Макс только расхохотался:
– Они?! Да они вообще ничего не видят – некогда им смотреть. Ты главное стол не перепутай, тогда на тебя и внимания никто не обратит.
И Вадим наконец расслабился и засмеялся вместе с ним, откинувшись на спинку стула. Он смотрел в окно на высотные здания, окутанные синей вечерней дымкой, и не верил своему счастью. Завтра он пойдет на работу впервые в жизни! Подумать только, так везти просто не может!
А Макс уже собирал рюкзак в прихожей. Ему нужно было успеть на последний в расписании поезд. Они обменялись паспортами, ключами, осталось только попробовать изменить жизнь к лучшему, им обоим.
Казалось, каждый из них получил то, что желал.

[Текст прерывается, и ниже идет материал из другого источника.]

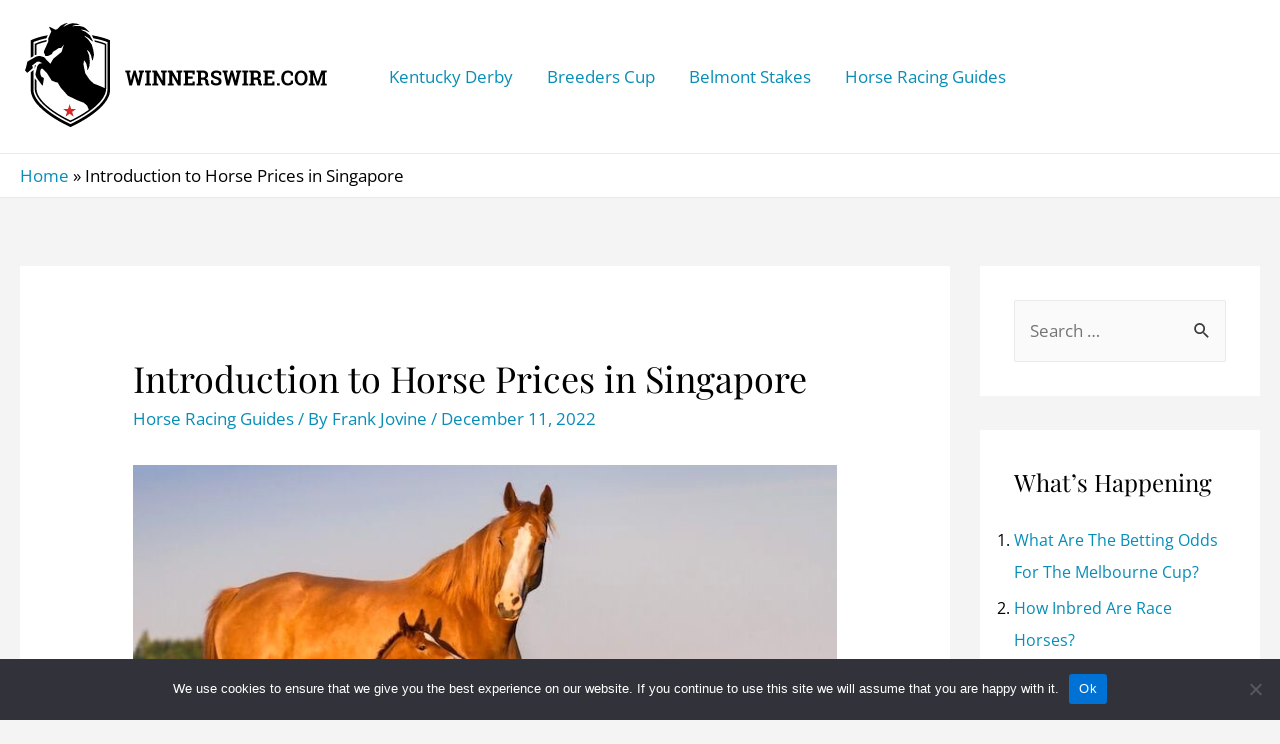

--- FILE ---
content_type: text/html; charset=utf-8
request_url: https://www.google.com/recaptcha/api2/aframe
body_size: 267
content:
<!DOCTYPE HTML><html><head><meta http-equiv="content-type" content="text/html; charset=UTF-8"></head><body><script nonce="aFajU099CE8yBgTtjGtMqA">/** Anti-fraud and anti-abuse applications only. See google.com/recaptcha */ try{var clients={'sodar':'https://pagead2.googlesyndication.com/pagead/sodar?'};window.addEventListener("message",function(a){try{if(a.source===window.parent){var b=JSON.parse(a.data);var c=clients[b['id']];if(c){var d=document.createElement('img');d.src=c+b['params']+'&rc='+(localStorage.getItem("rc::a")?sessionStorage.getItem("rc::b"):"");window.document.body.appendChild(d);sessionStorage.setItem("rc::e",parseInt(sessionStorage.getItem("rc::e")||0)+1);localStorage.setItem("rc::h",'1769902368444');}}}catch(b){}});window.parent.postMessage("_grecaptcha_ready", "*");}catch(b){}</script></body></html>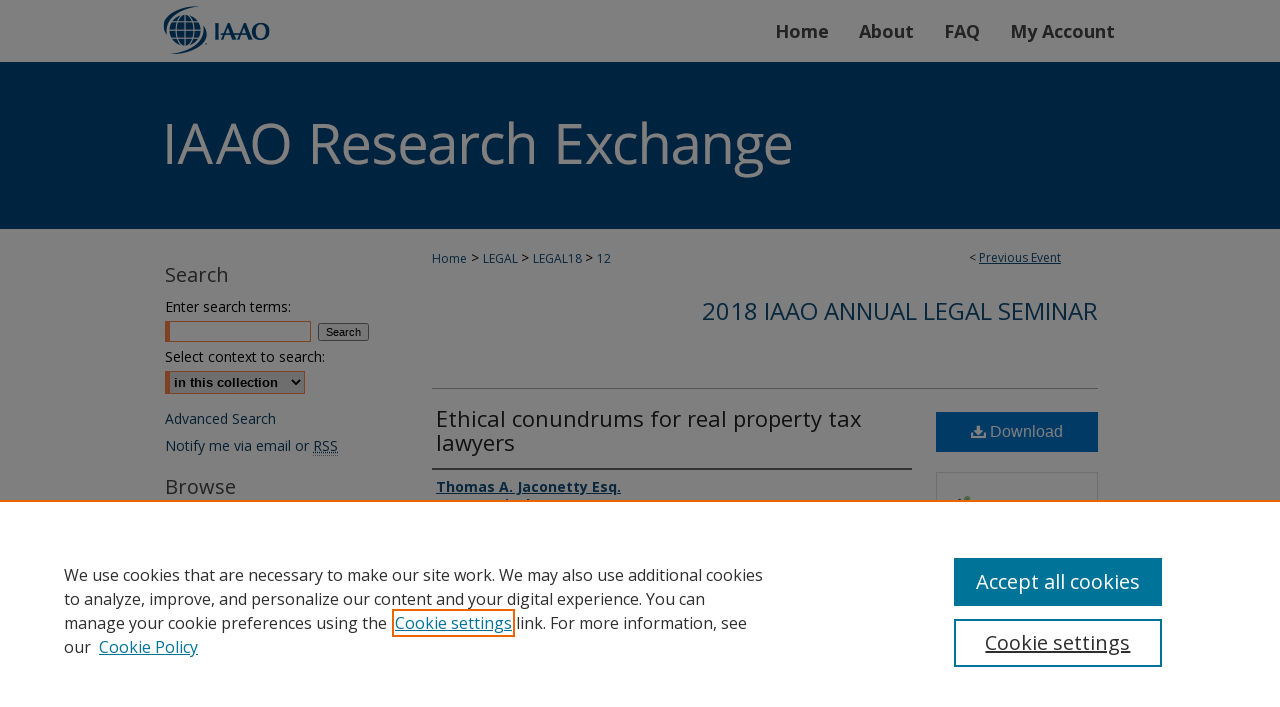

--- FILE ---
content_type: text/css
request_url: https://researchexchange.iaao.org/legal/ir-event-style.css
body_size: -38
content:
 
	@import url("/legal/ir-style.css");
	@import url("/ir-custom.css");
	@import url("/legal/ir-custom.css");
	@import url("/ir-local.css");
	@import url("/legal/ir-local.css");


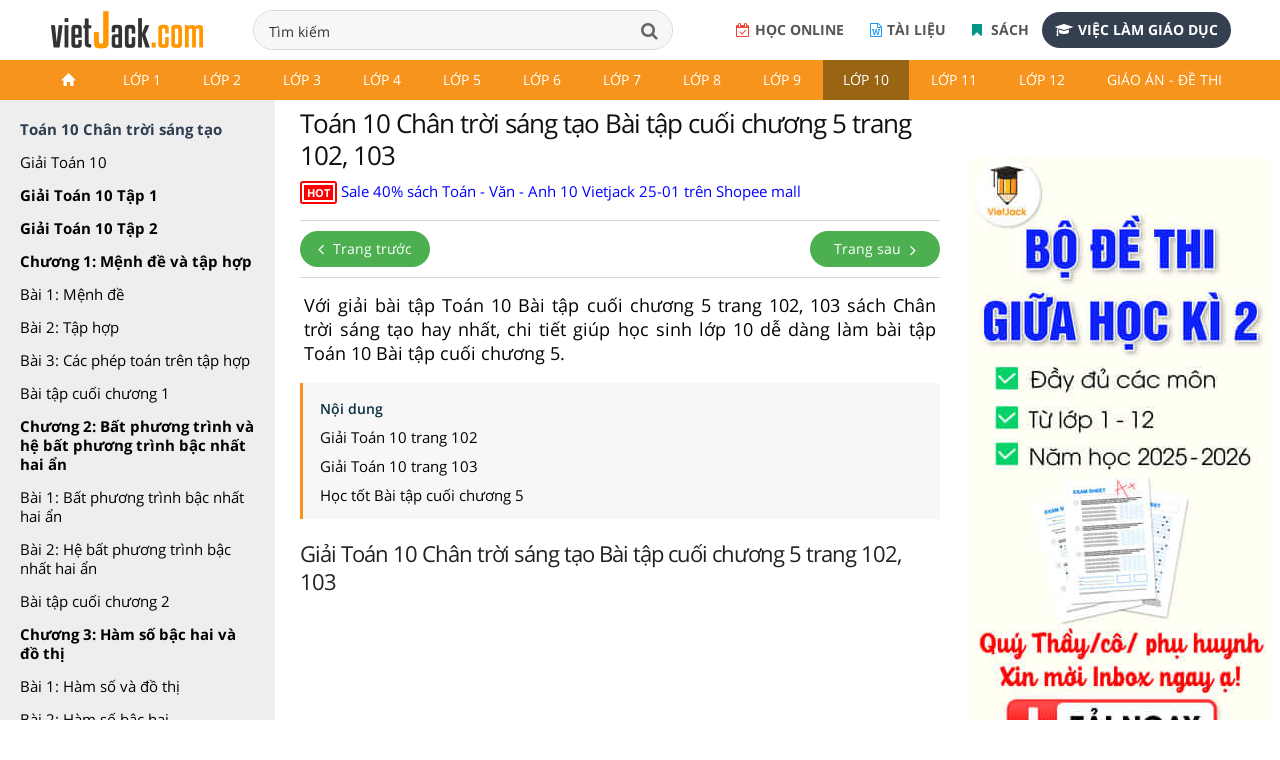

--- FILE ---
content_type: text/html; charset=utf-8
request_url: https://accounts.google.com/o/oauth2/postmessageRelay?parent=https%3A%2F%2Fvietjack.com&jsh=m%3B%2F_%2Fscs%2Fabc-static%2F_%2Fjs%2Fk%3Dgapi.lb.en.2kN9-TZiXrM.O%2Fd%3D1%2Frs%3DAHpOoo_B4hu0FeWRuWHfxnZ3V0WubwN7Qw%2Fm%3D__features__
body_size: 162
content:
<!DOCTYPE html><html><head><title></title><meta http-equiv="content-type" content="text/html; charset=utf-8"><meta http-equiv="X-UA-Compatible" content="IE=edge"><meta name="viewport" content="width=device-width, initial-scale=1, minimum-scale=1, maximum-scale=1, user-scalable=0"><script src='https://ssl.gstatic.com/accounts/o/2580342461-postmessagerelay.js' nonce="R-LFDOld6DhwbTRM3g__Hw"></script></head><body><script type="text/javascript" src="https://apis.google.com/js/rpc:shindig_random.js?onload=init" nonce="R-LFDOld6DhwbTRM3g__Hw"></script></body></html>

--- FILE ---
content_type: text/html; charset=utf-8
request_url: https://www.google.com/recaptcha/api2/aframe
body_size: 268
content:
<!DOCTYPE HTML><html><head><meta http-equiv="content-type" content="text/html; charset=UTF-8"></head><body><script nonce="_L4td67I-zX11--qLgq3FA">/** Anti-fraud and anti-abuse applications only. See google.com/recaptcha */ try{var clients={'sodar':'https://pagead2.googlesyndication.com/pagead/sodar?'};window.addEventListener("message",function(a){try{if(a.source===window.parent){var b=JSON.parse(a.data);var c=clients[b['id']];if(c){var d=document.createElement('img');d.src=c+b['params']+'&rc='+(localStorage.getItem("rc::a")?sessionStorage.getItem("rc::b"):"");window.document.body.appendChild(d);sessionStorage.setItem("rc::e",parseInt(sessionStorage.getItem("rc::e")||0)+1);localStorage.setItem("rc::h",'1769120406423');}}}catch(b){}});window.parent.postMessage("_grecaptcha_ready", "*");}catch(b){}</script></body></html>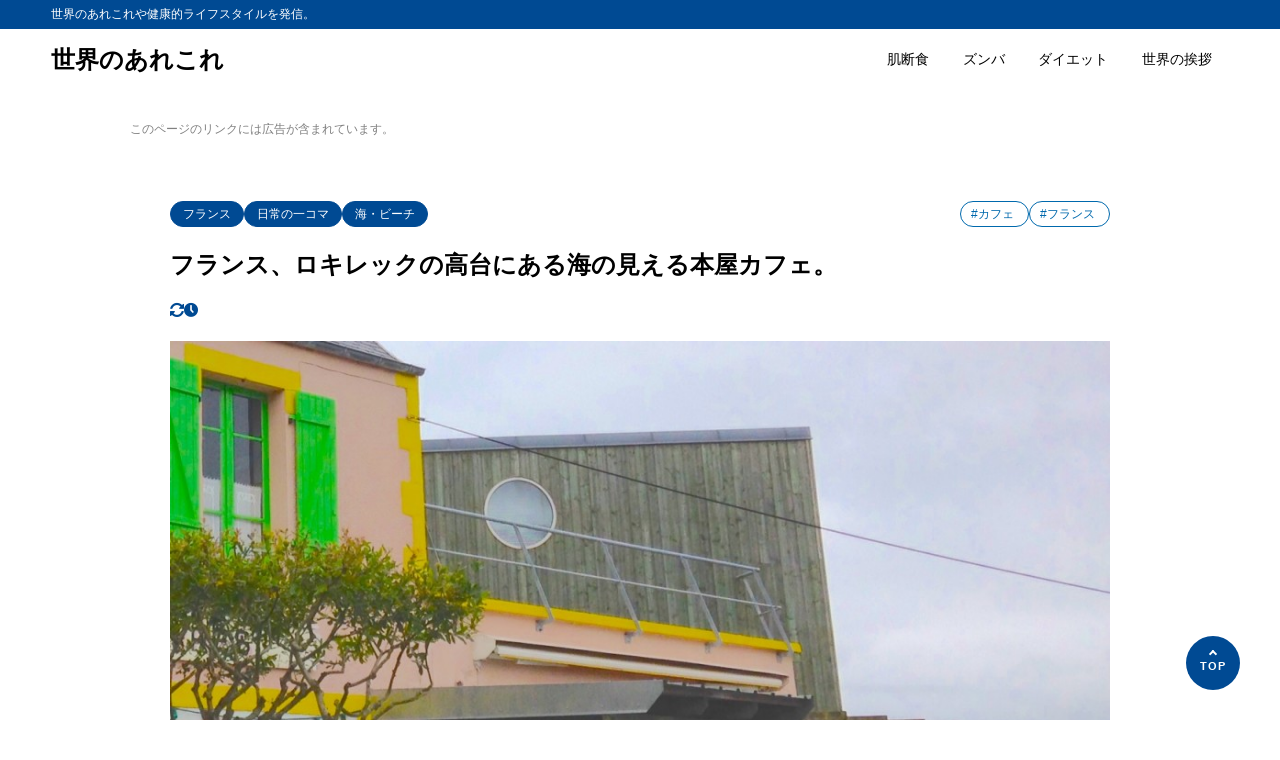

--- FILE ---
content_type: text/css
request_url: https://hermeswhispers.com/wp-content/themes/syn-ownd/style.css?ver=0.1.0
body_size: 250
content:
/*
Theme Name: SYN Ownd
Theme URI: https://syn.design/
Author: 株式会社ウェブライダー
Author URI: https://web-rider.jp/
Description: 「すぐにつくれて、ちょうどいい」WordPressテーマ
Version: 0.1.0
Text Domain: syn-ownd
License: GPLv2 or later
License URI: https://www.gnu.org/licenses/gpl-2.0.html
*/
@charset "utf-8";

На перроне Макса встретила Самостоятельная собака, приветливо помахивая хвостом, словно давно ждала его. Странно, но он даже не удивился ее появлению. Макс тоже понял, что она – сама по себе, ездит, куда вздумается, и гуляет, где хочет. Самостоятельная собака так же, как и он, никогда не впишется в этот мир. Она вдруг стала для него воплощением собственной отверженной судьбы, воплощением одиночества в чистом виде. И Макс почувствовал к ней необъяснимую симпатию. Собака и проводила его до дома на окраине полей.